ComReg has expressed concern that significant price increases in postal charges, sanctioned earlier this year, “seem unlikely to have ensured the continuing survival of An Post.”
It follows the decision to permit An Post to raise the cost of posting a standard letter from 72c to €1 in April, after the company issued a warning it might not be able to provide a national postal service unless a price cap was increased.
An Post suffered losses of over €40m in the provision of the universal postal service last year, although its other businesses — including the post office network, the Gift Voucher Shop and Post Insurance — are profitable.
An Post is the designated universal service provider until 2023, although it is open to ComReg to review the situation next year.
In its draft Postal Strategy Statement 2018-2020, ComReg has forecast that An Post’s financial and liquidity situation will remain a main challenge because of the company’s obligations to provide a national mail collection and delivery service.
Postal charges in Ireland for a standard letter are now the fourth highest in the EU, after prices increased by over 80% since 2012.
ComReg said there was “very limited scope” for any further increases, especially given the price sensitivity of large customers.
It also said there was an urgent need for An Post to reduce its costs in line with a decline in mail volumes as well as to respond to changing demand dynamics in the postal sector.
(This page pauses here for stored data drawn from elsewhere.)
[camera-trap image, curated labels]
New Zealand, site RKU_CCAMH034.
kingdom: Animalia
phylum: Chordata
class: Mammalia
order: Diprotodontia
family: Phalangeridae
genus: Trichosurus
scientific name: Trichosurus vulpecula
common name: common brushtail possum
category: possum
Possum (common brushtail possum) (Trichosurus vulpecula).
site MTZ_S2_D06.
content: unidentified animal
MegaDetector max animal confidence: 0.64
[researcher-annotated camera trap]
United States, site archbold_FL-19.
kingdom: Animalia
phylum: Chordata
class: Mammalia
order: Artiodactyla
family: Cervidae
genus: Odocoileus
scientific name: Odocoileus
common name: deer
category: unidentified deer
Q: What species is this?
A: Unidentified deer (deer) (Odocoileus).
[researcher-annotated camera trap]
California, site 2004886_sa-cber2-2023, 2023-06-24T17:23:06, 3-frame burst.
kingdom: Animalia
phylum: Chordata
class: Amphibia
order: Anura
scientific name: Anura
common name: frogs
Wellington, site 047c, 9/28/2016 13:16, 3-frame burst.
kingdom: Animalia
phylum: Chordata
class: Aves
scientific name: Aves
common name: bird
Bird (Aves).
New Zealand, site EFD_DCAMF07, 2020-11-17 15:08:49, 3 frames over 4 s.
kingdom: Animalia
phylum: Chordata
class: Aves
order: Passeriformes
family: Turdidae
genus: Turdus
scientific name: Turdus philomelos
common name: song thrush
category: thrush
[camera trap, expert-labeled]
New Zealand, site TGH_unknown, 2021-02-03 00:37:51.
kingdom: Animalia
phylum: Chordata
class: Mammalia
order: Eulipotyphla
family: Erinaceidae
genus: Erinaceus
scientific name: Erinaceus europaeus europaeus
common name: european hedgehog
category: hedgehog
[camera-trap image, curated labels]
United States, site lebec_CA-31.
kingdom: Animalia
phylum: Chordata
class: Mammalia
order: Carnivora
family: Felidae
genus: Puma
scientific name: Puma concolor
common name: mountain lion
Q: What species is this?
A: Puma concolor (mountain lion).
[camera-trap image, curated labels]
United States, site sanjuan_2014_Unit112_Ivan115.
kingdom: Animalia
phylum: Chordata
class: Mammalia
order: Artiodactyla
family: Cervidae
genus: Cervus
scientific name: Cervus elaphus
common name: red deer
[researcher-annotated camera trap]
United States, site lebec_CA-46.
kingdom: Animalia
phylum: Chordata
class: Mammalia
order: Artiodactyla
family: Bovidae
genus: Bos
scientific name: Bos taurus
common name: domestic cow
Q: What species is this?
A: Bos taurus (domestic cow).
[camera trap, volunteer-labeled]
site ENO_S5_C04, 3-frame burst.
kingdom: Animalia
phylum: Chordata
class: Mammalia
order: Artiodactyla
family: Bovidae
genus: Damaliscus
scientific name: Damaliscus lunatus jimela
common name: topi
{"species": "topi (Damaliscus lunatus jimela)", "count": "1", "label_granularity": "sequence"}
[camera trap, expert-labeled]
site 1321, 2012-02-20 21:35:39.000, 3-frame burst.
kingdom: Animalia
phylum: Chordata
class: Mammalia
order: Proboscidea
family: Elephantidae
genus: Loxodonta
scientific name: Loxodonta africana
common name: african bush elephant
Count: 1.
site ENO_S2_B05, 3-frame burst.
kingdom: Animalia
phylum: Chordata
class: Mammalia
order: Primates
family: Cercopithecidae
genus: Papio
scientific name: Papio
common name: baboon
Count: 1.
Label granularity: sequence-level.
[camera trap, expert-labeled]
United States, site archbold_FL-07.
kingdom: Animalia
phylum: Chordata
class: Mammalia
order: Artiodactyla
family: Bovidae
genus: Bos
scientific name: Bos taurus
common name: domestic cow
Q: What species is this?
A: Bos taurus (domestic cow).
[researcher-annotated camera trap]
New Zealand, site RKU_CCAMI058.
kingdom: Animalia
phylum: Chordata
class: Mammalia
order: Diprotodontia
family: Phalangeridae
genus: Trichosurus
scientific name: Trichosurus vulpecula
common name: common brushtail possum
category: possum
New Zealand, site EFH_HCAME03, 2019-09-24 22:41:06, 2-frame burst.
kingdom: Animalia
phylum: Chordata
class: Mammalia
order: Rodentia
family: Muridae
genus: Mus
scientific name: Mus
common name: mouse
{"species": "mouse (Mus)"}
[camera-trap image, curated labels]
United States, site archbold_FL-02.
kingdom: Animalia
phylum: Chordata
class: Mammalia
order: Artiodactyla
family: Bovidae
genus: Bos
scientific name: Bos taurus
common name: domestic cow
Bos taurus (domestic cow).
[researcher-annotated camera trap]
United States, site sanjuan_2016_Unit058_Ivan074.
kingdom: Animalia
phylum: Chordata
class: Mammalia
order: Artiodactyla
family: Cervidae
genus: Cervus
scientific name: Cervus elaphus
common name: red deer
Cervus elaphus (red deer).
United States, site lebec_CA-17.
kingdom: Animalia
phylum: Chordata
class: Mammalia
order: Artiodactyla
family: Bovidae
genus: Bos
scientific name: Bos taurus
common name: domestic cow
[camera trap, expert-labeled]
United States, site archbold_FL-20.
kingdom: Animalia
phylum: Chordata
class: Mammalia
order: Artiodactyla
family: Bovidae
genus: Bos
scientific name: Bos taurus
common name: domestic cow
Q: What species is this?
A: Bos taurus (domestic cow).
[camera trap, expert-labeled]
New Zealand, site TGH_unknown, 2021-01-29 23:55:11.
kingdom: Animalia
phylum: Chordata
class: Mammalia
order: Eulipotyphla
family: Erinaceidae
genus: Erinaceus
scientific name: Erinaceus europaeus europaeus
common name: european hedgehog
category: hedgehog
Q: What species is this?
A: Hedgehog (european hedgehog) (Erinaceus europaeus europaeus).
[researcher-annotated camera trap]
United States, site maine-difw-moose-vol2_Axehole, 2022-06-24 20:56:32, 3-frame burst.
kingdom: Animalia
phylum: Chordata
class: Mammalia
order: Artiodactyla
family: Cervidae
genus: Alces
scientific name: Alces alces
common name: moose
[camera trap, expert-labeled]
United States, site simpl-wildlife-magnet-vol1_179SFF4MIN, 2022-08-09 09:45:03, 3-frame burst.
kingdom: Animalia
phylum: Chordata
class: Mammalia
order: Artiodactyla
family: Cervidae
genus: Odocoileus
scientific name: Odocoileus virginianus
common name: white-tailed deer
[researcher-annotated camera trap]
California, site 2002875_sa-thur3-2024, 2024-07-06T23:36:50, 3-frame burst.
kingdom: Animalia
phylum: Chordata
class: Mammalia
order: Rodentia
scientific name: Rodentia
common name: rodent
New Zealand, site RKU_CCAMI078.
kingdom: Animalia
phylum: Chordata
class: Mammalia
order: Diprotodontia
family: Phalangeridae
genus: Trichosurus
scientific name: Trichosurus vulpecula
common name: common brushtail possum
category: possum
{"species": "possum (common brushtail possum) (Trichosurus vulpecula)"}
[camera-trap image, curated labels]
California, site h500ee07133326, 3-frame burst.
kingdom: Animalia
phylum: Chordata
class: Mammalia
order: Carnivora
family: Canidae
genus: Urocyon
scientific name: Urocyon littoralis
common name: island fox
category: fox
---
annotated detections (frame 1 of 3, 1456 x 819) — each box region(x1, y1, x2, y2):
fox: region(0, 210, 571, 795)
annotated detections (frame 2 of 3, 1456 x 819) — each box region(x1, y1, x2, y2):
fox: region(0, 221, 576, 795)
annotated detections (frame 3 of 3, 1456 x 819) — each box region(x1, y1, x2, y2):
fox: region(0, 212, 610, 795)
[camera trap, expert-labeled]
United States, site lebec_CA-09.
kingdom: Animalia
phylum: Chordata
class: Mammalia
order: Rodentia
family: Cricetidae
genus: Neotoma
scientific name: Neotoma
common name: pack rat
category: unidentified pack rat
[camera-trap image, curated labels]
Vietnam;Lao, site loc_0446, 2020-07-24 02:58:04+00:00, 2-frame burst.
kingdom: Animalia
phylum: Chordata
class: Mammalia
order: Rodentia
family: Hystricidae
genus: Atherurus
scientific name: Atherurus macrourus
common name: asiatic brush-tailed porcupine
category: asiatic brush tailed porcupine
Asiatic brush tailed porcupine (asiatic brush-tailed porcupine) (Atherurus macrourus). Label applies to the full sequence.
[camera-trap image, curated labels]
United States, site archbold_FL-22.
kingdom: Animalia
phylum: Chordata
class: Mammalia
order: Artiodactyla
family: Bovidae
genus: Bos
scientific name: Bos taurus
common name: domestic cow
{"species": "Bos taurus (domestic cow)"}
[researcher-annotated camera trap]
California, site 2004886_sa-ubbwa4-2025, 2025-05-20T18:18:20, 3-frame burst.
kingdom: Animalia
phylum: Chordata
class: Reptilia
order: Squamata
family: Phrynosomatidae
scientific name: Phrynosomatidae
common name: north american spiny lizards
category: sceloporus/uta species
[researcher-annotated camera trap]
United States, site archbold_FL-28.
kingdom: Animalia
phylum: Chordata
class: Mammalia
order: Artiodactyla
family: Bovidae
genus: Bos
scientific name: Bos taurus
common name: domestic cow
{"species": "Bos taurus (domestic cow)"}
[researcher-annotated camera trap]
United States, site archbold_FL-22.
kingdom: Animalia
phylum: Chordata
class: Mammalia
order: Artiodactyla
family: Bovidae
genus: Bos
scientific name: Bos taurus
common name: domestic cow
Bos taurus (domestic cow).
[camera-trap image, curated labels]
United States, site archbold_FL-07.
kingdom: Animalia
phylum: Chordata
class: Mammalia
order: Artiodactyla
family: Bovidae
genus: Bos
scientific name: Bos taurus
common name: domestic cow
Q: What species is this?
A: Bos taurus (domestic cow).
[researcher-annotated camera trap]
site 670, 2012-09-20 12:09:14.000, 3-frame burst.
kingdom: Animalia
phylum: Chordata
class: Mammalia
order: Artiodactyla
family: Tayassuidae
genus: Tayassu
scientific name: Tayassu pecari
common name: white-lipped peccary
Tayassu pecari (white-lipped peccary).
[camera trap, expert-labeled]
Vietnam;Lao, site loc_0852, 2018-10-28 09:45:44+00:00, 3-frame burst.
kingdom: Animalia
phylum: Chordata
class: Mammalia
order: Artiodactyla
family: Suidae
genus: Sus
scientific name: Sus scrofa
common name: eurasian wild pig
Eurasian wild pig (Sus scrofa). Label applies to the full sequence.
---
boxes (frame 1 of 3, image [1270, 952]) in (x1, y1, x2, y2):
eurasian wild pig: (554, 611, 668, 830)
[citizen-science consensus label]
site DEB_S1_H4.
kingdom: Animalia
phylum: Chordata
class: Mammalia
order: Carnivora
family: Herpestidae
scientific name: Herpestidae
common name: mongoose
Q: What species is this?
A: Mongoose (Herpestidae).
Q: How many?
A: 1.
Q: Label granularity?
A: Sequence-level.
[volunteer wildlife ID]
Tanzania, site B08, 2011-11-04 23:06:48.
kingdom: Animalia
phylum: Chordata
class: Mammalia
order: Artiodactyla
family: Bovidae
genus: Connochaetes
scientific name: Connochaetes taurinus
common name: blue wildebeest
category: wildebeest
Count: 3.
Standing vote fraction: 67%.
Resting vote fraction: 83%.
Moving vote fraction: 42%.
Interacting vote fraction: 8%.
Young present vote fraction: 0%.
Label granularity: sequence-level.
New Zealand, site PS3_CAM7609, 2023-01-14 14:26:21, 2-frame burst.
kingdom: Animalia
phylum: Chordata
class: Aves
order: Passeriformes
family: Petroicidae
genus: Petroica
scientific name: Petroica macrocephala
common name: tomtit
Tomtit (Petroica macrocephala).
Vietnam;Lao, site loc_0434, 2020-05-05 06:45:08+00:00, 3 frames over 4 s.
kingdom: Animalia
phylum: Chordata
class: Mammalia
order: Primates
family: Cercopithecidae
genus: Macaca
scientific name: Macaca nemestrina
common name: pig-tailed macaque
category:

ComReg said all postal service providers would need to be “flexible and innovative” to adapt to expected reductions in the number of items being posted by traditional mail.
It said the UK’s exit from the EU was also likely to bring challenges, such as potential new customs declaration procedures and the collection of Vat and customs duties.
“It is unclear what these will be, as much will depend on whether the UK will be part of the European Single Market or the European Customs Union or neither.”